▶ _CONSIGNES ET EXERCICES_:
• 1. Répondez aux questions suivantes à partir du billet sur l'Assemblée du COE.
(a) Combien de membres du Comité central ont été élus ?
(b) À quelle durée les prises de parole sont-elles limitées ?
(c) Sur quel mot le débat relatif au Moyen-Orient se cristallise-t-il ?
• 2. Reproduisez fidèlement le passage du billet sur l'Assemblée du COE qui va de « L’impression de contrainte » jusqu'à « frustration et irritation. » inclus.

▶ _TEXTE PROPOSÉ_:
<<<<

5 septembre 2022

Assemblée du COE à Karlsruhe

Le billet du jour

Christian Albecker nous envoie ses impressions depuis l’Assemblée à Karlsruhe

Mercredi 7 septembre 2022
Le billet du jour

Depuis hier mardi, l’Assemblée est entrée dans une phase décisionnelle, dans les séances plénières dites « administratives ». Ainsi avons-nous élu hier les 8 vice-présidents des régions qui couvrent la planète et les 150 membres du Comité central, l’organe exécutif du COE. De manière générale, ces processus décisionnels ne sont pas très satisfaisants, dans la mesure où ils consistent pratiquement à valider le travail préparatoire des commissions en amont. Personne n’en conteste la qualité, mais les possibilités d’amendements et de débats sont forcément limités, avec près de 600 délégués qui ont théoriquement voix au chapitre. La CPLR a proposé la candidature du Pr Marc Boss, enseignant à l’IPT à Paris, qui a été élu. Le COE, à la différence de la FLM, n’a pas de politique de quotas contraignante. C’est ainsi que les laïcs sont passés de 32 à 23 % dans le nouveau Comité central, et il n’y a aucun laïc parmi les 8 vice-président(e)s … L’archevêque d’Upsala Antje Jackelen a dénoncé cette cléricalisation, mais sans effet… La part des femmes reste stable à 40 %, et celle des jeunes à 13 %.

L’impression de contrainte est encore plus forte depuis que nous examinons les textes « politiques ». Cinq principaux documents sont en débat : un message général aux Églises (tellement général qu’il a été voté pratiquement sans discussion…), et quatre textes sur « La guerre en Ukraine, la paix et la justice en Europe », « Une planète vivante – en quête d’une communauté mondiale juste et durable », « Les choses qui contribuent à la paix – Mener le monde à la réconciliation et à l’unité » et enfin « À la recherche de la justice et de la paix pour tous au Moyen-Orient ». Les prises de parole sont limitées à deux minutes, voire une minute en fin de séance, ce qui suscite frustration et irritation.

 

Le texte sur l’Ukraine a donné lieu à des « passes d’arme » entre Ukrainiens et Russes, ces derniers reprochant au document d’être l’expression de la désinformation ukrainienne… Sur le Moyen-Orient, le débat se cristallise sur la mention du mot « apartheid » à propos de la politique israélienne vis-à-vis des Palestiniens. Le texte propose simplement de demander au Comité central d’étudier avec Amnesty International et Human Rights Watch dans quelle mesure ce concept peut être légitimement employé. L’EKD allemande a d’ores et déjà annoncé qu’elle ne voterait pas un texte où le mot figure…

La déclaration sur la justice climatique rappelle avec force le désastre écologique en cours et appelle à l’action, en invitant les Églises membres à faire pression sur leurs gouvernements, notamment par l’outil de l’impôt (taxe carbone, taxe Zachée sur les grandes fortunes, …). Il met en garde sur le risque que la transition écologique se traduise à nouveau par une exploitation du tiers monde où se trouvent beaucoup des ressources nécessaires à l’« économie verte ». Le texte sur la paix est sans doute le plus profilé, car il dénonce l’industrie des armements qui alimente de nombreux conflits dans le monde et pointe le risque nucléaire, ce qui n’avait plus été fait depuis longtemps.

>>>>

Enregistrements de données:
<<<<

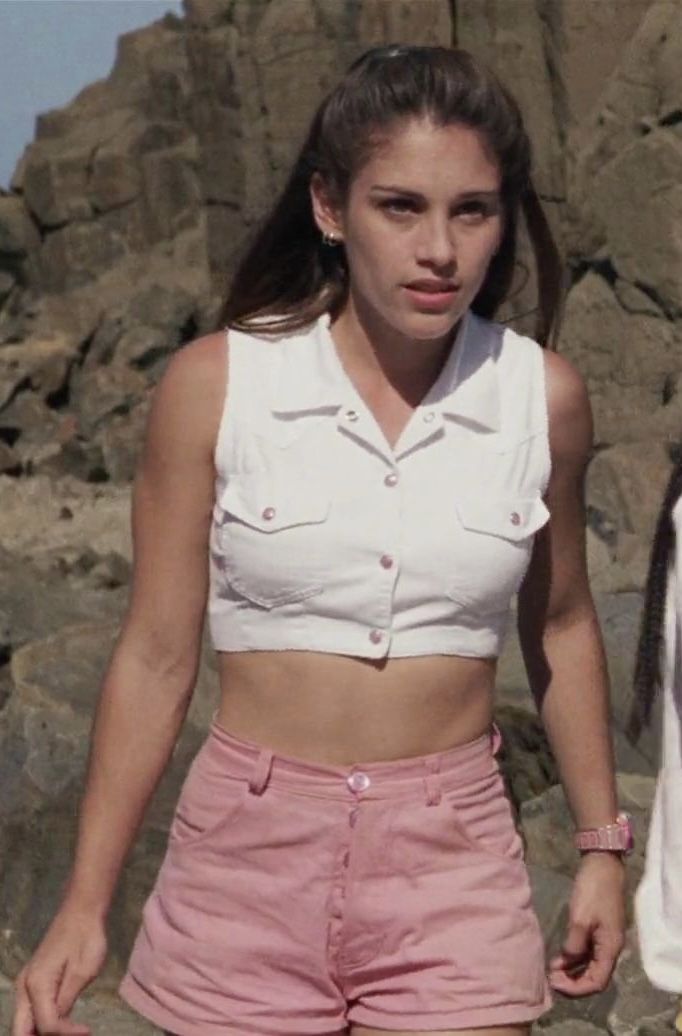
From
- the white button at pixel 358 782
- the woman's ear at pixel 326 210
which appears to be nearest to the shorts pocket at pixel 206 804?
the white button at pixel 358 782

>>>>

▶ _RÉPONSES AUX EXERCICES_:
• 1.
(a) 150 membres.
(b) À deux minutes, voire une minute en fin de séance.
(c) Sur le mot « apartheid ».

• 2.
L’impression de contrainte est encore plus forte depuis que nous examinons les textes « politiques ». Cinq principaux documents sont en débat : un message général aux Églises (tellement général qu’il a été voté pratiquement sans discussion…), et quatre textes sur « La guerre en Ukraine, la paix et la justice en Europe », « Une planète vivante – en quête d’une communauté mondiale juste et durable », « Les choses qui contribuent à la paix – Mener le monde à la réconciliation et à l’unité » et enfin « À la recherche de la justice et de la paix pour tous au Moyen-Orient ». Les prises de parole sont limitées à deux minutes, voire une minute en fin de séance, ce qui suscite frustration et irritation.